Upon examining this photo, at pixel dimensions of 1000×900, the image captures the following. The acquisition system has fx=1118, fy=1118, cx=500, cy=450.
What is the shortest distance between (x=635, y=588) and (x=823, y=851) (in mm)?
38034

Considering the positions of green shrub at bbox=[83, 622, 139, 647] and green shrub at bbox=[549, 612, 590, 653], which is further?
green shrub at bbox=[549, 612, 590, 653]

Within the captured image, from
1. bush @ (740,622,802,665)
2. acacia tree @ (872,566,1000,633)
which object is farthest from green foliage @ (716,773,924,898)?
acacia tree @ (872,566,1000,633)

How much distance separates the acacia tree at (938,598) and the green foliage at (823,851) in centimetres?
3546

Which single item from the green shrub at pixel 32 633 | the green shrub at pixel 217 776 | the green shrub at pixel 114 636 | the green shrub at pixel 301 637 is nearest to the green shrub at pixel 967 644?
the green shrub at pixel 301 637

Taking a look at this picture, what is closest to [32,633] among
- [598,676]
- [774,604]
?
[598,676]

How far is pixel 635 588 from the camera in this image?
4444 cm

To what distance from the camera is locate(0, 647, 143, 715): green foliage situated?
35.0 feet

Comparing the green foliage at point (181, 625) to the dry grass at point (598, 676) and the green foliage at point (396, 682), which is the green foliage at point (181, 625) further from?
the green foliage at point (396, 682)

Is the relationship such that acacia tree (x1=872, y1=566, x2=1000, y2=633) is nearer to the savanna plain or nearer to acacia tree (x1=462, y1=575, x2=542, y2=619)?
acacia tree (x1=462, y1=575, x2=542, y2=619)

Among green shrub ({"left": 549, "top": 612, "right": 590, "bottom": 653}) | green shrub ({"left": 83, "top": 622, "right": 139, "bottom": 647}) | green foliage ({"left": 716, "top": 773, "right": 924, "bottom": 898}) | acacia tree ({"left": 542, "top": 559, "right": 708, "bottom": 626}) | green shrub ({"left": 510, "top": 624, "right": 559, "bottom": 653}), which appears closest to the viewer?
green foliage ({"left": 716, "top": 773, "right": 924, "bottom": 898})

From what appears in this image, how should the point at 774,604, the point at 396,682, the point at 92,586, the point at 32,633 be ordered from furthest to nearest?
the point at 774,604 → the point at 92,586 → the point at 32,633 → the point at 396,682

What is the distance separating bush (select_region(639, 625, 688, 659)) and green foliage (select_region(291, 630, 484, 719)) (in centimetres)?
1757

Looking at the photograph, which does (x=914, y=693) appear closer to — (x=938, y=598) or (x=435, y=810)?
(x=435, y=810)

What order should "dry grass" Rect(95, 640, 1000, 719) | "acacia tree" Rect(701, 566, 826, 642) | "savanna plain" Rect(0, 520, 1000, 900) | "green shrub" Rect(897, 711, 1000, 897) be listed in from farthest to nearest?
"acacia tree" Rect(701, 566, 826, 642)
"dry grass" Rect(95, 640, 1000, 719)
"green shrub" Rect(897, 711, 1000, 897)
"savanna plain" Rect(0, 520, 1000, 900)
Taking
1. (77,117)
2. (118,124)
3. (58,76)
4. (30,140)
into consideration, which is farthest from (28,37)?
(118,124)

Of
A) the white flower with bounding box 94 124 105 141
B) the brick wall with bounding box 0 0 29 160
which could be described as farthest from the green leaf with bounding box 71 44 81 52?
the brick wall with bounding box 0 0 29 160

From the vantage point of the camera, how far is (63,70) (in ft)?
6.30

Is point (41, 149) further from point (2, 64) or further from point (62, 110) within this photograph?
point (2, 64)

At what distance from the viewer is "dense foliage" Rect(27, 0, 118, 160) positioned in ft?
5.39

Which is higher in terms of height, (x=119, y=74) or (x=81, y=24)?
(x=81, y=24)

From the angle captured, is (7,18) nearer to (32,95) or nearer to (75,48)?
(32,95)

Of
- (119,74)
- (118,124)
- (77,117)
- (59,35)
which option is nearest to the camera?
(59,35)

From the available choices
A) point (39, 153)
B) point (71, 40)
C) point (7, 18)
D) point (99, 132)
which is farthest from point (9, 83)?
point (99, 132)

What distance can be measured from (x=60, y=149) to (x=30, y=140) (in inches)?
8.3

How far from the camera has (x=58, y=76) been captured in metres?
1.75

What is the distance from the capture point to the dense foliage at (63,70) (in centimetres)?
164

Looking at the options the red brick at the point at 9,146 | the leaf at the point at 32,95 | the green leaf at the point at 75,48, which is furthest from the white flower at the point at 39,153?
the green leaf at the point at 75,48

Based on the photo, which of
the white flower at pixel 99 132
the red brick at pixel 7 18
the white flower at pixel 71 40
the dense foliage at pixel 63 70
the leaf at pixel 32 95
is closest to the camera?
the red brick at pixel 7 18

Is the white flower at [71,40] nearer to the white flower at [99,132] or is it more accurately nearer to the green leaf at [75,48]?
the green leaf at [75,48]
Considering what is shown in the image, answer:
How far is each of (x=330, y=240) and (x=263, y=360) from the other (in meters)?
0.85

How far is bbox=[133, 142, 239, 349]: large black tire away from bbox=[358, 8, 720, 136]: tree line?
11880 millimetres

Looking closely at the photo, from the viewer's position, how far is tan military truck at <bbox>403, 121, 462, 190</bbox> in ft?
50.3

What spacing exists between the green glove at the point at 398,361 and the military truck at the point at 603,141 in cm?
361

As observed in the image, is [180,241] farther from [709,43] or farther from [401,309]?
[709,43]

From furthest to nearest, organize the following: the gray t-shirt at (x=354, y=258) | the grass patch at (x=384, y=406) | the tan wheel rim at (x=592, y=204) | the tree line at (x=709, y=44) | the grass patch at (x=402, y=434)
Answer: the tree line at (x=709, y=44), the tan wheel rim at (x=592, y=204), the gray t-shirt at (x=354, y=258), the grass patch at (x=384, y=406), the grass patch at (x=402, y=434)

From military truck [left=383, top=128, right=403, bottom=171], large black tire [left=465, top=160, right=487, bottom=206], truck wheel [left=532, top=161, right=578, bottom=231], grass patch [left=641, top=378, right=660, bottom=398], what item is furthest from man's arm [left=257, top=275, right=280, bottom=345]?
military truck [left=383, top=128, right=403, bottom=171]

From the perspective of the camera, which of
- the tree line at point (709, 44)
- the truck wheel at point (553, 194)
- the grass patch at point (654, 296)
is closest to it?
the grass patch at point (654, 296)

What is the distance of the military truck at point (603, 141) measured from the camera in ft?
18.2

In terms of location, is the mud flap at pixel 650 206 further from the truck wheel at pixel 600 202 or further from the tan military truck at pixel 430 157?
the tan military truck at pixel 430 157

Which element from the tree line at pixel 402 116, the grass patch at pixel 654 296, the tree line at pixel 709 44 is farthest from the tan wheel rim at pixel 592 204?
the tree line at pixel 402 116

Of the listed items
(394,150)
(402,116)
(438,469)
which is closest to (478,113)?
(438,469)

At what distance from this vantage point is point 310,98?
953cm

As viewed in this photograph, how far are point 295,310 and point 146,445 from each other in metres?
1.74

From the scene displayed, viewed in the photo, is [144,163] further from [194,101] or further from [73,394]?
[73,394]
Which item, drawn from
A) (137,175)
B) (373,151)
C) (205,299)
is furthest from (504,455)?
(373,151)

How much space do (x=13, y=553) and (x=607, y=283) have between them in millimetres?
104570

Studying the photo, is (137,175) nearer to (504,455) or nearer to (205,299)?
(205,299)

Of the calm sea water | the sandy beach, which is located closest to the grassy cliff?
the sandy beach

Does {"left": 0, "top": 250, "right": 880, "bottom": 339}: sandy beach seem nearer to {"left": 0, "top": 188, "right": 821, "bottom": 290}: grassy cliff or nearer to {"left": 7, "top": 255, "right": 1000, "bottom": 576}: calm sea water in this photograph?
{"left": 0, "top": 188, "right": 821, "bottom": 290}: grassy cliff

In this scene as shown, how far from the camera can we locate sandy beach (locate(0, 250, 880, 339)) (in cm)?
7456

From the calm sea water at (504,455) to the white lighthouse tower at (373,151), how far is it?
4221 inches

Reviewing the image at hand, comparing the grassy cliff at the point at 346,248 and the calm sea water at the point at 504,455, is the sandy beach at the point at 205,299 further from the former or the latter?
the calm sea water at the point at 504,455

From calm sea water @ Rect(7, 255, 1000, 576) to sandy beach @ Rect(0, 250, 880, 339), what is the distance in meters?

Given exercise: Print everything in the data from the line containing "How much space" down to the line containing "4221 inches", including both of those lines, reproducing each line verbatim.

Result of the exercise:
How much space do (x=13, y=553) and (x=607, y=283) have between them in millimetres?
104570

Studying the photo, is (137,175) nearer to (504,455) or nearer to (205,299)?
(205,299)

Of the calm sea water | the sandy beach, which is located closest to the grassy cliff?
the sandy beach

Does {"left": 0, "top": 250, "right": 880, "bottom": 339}: sandy beach seem nearer to {"left": 0, "top": 188, "right": 821, "bottom": 290}: grassy cliff or nearer to {"left": 7, "top": 255, "right": 1000, "bottom": 576}: calm sea water in this photograph?
{"left": 0, "top": 188, "right": 821, "bottom": 290}: grassy cliff

In this scene as shown, how far from the camera can we locate sandy beach (locate(0, 250, 880, 339)) (in cm)?
7456

From the calm sea water at (504,455) to the white lighthouse tower at (373,151), how far is it?
4221 inches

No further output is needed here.